--- Data shown ---

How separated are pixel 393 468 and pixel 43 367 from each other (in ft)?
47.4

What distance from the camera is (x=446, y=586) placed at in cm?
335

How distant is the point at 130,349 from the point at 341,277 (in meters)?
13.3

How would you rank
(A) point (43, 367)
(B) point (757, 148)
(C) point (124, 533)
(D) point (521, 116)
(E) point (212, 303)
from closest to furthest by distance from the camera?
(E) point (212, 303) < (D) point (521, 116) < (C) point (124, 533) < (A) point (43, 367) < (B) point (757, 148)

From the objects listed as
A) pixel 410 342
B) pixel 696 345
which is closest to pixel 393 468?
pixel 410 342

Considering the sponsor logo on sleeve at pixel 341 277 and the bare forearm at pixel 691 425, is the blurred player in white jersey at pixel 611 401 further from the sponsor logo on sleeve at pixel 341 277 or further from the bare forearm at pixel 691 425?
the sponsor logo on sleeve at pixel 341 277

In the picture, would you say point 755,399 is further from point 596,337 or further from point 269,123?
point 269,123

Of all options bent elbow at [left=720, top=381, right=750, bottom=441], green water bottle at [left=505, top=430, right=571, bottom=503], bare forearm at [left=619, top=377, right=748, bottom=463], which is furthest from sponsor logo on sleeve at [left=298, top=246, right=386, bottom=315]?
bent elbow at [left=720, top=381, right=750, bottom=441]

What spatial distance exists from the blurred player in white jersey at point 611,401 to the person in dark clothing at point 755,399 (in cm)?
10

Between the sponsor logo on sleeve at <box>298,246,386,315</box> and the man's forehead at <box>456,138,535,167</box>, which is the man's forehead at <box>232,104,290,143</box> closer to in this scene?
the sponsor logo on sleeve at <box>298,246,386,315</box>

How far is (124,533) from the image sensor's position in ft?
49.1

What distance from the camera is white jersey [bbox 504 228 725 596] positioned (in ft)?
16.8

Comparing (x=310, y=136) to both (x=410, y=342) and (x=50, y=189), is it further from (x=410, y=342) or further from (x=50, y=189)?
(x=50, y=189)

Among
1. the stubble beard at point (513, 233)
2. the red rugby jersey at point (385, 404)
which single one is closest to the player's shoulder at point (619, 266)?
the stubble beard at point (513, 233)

---

#### [What needs to be done]
Please return the data above exactly as given.

#### [Solution to the exercise]
How separated are pixel 393 468 and pixel 43 367 from each other (in ft)?
47.4

What distance from the camera is (x=446, y=586) placed at in cm?
335

How distant is the point at 130,349 from the point at 341,277 (in meters)?
13.3

How would you rank
(A) point (43, 367)
(B) point (757, 148)
(C) point (124, 533)
(D) point (521, 116)
(E) point (212, 303)
from closest to furthest by distance from the camera?
(E) point (212, 303) < (D) point (521, 116) < (C) point (124, 533) < (A) point (43, 367) < (B) point (757, 148)

From the objects listed as
A) pixel 410 342
B) pixel 696 345
which is closest to pixel 393 468?
pixel 410 342

Considering the sponsor logo on sleeve at pixel 341 277 and the bare forearm at pixel 691 425, is the blurred player in white jersey at pixel 611 401 further from the sponsor logo on sleeve at pixel 341 277 or further from the bare forearm at pixel 691 425?
the sponsor logo on sleeve at pixel 341 277

In the picture, would you say point 755,399 is further from point 596,337 or further from point 269,123?
point 269,123

Of all options bent elbow at [left=720, top=381, right=750, bottom=441], green water bottle at [left=505, top=430, right=571, bottom=503], bare forearm at [left=619, top=377, right=748, bottom=463], which is furthest from sponsor logo on sleeve at [left=298, top=246, right=386, bottom=315]?
bent elbow at [left=720, top=381, right=750, bottom=441]

What spatial distance exists from the blurred player in white jersey at point 611,401 to the person in dark clothing at point 755,399 (in cm)?
10

Between the sponsor logo on sleeve at <box>298,246,386,315</box> and the man's forehead at <box>456,138,535,167</box>, which is the man's forehead at <box>232,104,290,143</box> closer to in this scene?
the sponsor logo on sleeve at <box>298,246,386,315</box>

How far is (124,533) from the image sensor's position in ft?
49.1

What distance from the camera is white jersey [bbox 504 228 725 596] positioned (in ft)?
16.8

Comparing (x=310, y=136) to both (x=410, y=342) and (x=50, y=189), is it further from (x=410, y=342) or further from (x=50, y=189)?
(x=50, y=189)

Among
1. the stubble beard at point (513, 233)
2. the red rugby jersey at point (385, 404)
which single one is closest to the player's shoulder at point (619, 266)?
the stubble beard at point (513, 233)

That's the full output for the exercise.